** Start DOCUMENT **

Settle in, this is a long one. Two stories come to mind when I think of Faith No More. The first one involves my very first week of college at Kent State University in Ohio. My parents and I had driven out about a week early because we had a family friend who worked for CBS Sports and he had managed to get us an all-access-pass to the World Series of Golf in Akron, Ohio. Now, nobody in my family were really into golf, you see. It just so happened that the tournament was only 20 minutes south of Kent and it just happened to be sponsored by NEC, the company my dad worked for. So my dad finagled a business trip out of it!
Now, let’s see: friend at CBS, dad’s company sponsoring the tournament, all-access-pass, which included food, beer, a golf cart, access to the clubhouse and locker rooms, everything. No reason not to head out to ‘ol Ohio a little early, ay?
Those exciting few days ended and I was then dropped off at college. Alone. In Ohio. Luckily, a guy I had met during the golf tournament happened to have a friend at Kent and he told me he’d give her a call and have her get in touch with me so I could get introduced around. Sure enough, a few days after school began, I got a call from I-don’t-remember-her-name and we ended up going to some party, of which I have very little recollection. I tend to be a little shy when confronted with a gaggle of people I don’t know, so I do remember being a little uncomfortable.
Nonetheless, a few days later I received a call from my golf tournament friend (bad with names, I am) and he let me know that he had two extra tickets to the Billy Idol concert at Blossom, the outdoor music half-shell place thingy in Cuyahoga Falls. I do remember him excitedly telling me that this was Billy Idol!!! The seats were supposedly tremendous. Did I want the tickets? You bet I did. Did I want to see Billy Idol? Uh, no. The reason I was so damn excited about this offer was because the great Faith No More were opening the show. I couldn’t care one iota less about seeing Billy Idol. I took the tickets faster than you can say “TaraReidisahoe.”

** End DOCUMENT **
** Start COLLECTED MATERIAL **

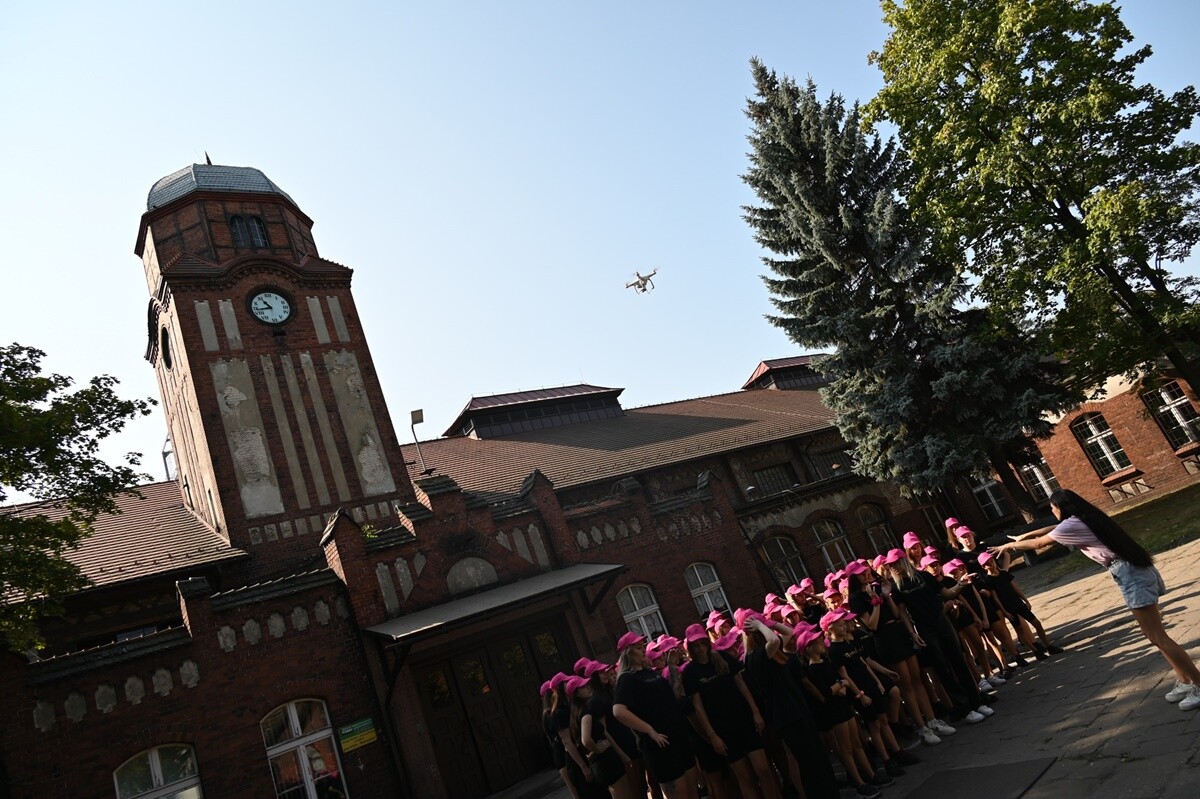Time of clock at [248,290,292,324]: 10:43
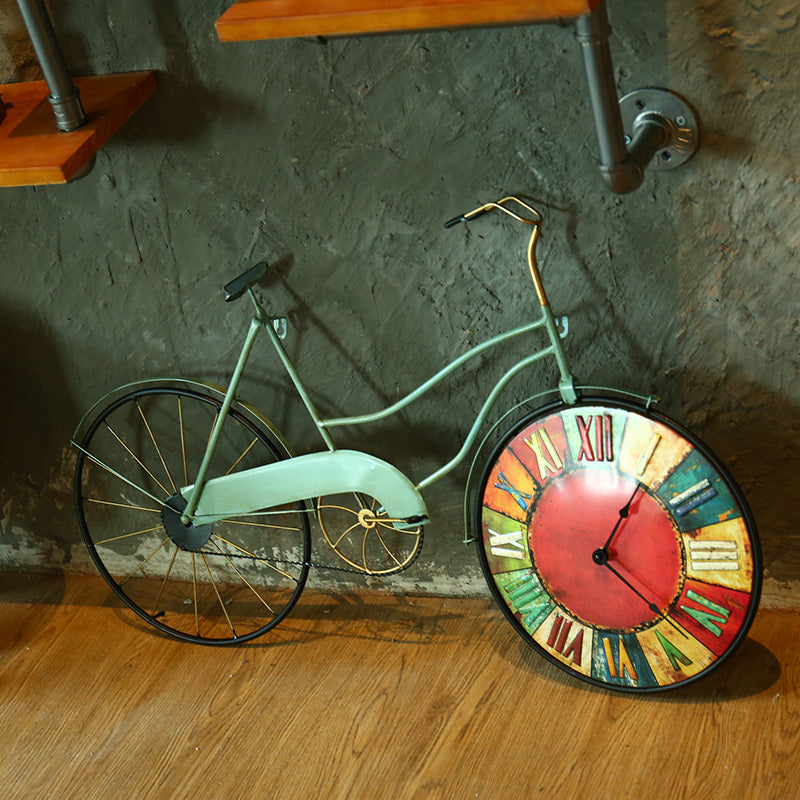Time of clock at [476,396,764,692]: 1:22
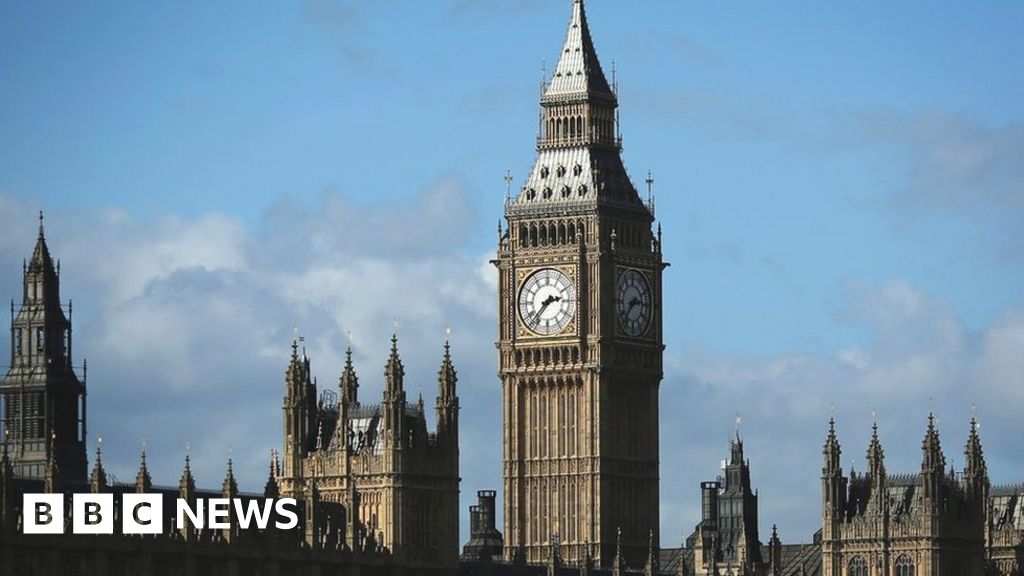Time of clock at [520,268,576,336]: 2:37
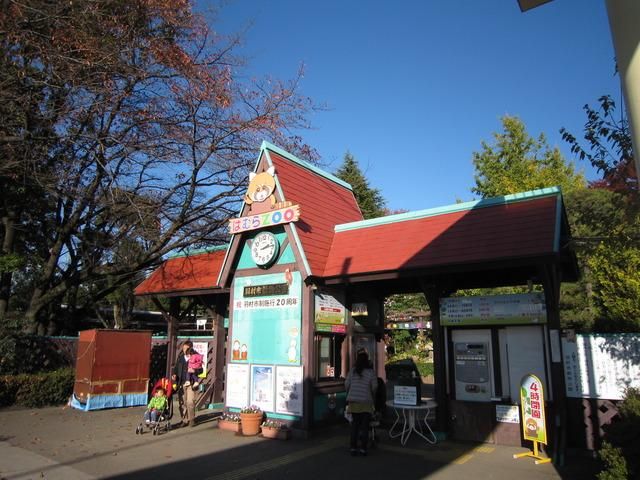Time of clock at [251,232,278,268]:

** End COLLECTED MATERIAL **

- **BRIEF 1**
In the Faith No More post above, why did the narrator eagerly accept the concert tickets despite having no interest in Billy Idol? Answer in one to three sentences.
- **BRIEF 2**
Resume the Faith No More post, picking up right after its final sentence.

- **TASK OUTPUT 1**
The narrator took the tickets because Faith No More were opening the show. Seeing that band was the whole appeal of the offer, since the narrator couldn't have cared less about seeing Billy Idol.

- **TASK OUTPUT 2**
The summer previous to my leaving for Kent was the year Faith No More hit it big. Many remember them for their huge hit “Epic” – the one with the flopping fish at the end of the video and the constant cries of “What is IT?” in the song. That was my introduction to the band, and while later on I came to believe that “Epic” was actually one of their weaker songs, at the time I thought I’d encountered the second coming. Their strange brand of Chili Peppers-meets-Beastie Boys-meets-Pink Floyd had this 19 year old reeling with delight.
So there it was – two tickets to the Faith No More show, 7th row center! If only I had a camera back then. Faith No More just blew my ass away. Why is this so memorable? Well, I had thought it was a terribly nice gesture for that girl to have called me and invited me to that party, so I asked her to go with me, despite the fact that I felt nothing for her whatsoever except that I owed her one. A few days before, I had a met a different girl who really interested me and she loved Billy Idol. I didn’t hold it against her. She also loved The Wonder Stuff, The Sex Pistols, The Cult, Faith No More and other good bands at the time, so I cut her a break. And oh, I liked her. So why didn’t I bring her to the show? If that wasn’t an “in,” then what was????!!!! Well, in retrospect I have no idea what fueled me to make such a decision. Maybe I was playing hard to get, because I knew there was something brewing between us from the the very first time I met her and she gleefully admired my Bugs Bunny keychain.
The girl I ended up going to the show with was entirely non-plussed by Faith No More. Disappointing, indeed. But let me tell you, that band put on one hell of a show. Blew Billy Idol right off the stage, not that it’s difficult.
It was also the last time I saw that girl. The following week, I began dating the one I liked and we lasted a year. We still even occasionally trade emails today.

It was about a year-and-a-half later during the early summer of 1992 when Faith No More really blew my mind and released Angel Dust, still one of my favorite rock albums of all time. The borderline commercialism of their previous album was completely gone, replaced by what I can only describe as utter madness. Lyrically, musicially, whatever-ly, it was just pure, brilliant crazy-ass music. You had a cover of the instrumental “Midnight Cowboy.” You had the white-trash ballad, “RV.” Actual cheerleaders sang the chorus to “Be Aggressive.” Behind most of it was Mike Patton, the mad genius, whose crazy laughter carried the song “Land of Sunshine” into bliss.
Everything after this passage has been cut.